Data extract
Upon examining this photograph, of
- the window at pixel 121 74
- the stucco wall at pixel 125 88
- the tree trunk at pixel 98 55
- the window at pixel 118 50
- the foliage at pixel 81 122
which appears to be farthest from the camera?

Objective
Update the material above by replacing "stucco wall" with "plaster wall" and leave every other word unchanged.

Full solution
Upon examining this photograph, of
- the window at pixel 121 74
- the plaster wall at pixel 125 88
- the tree trunk at pixel 98 55
- the window at pixel 118 50
- the foliage at pixel 81 122
which appears to be farthest from the camera?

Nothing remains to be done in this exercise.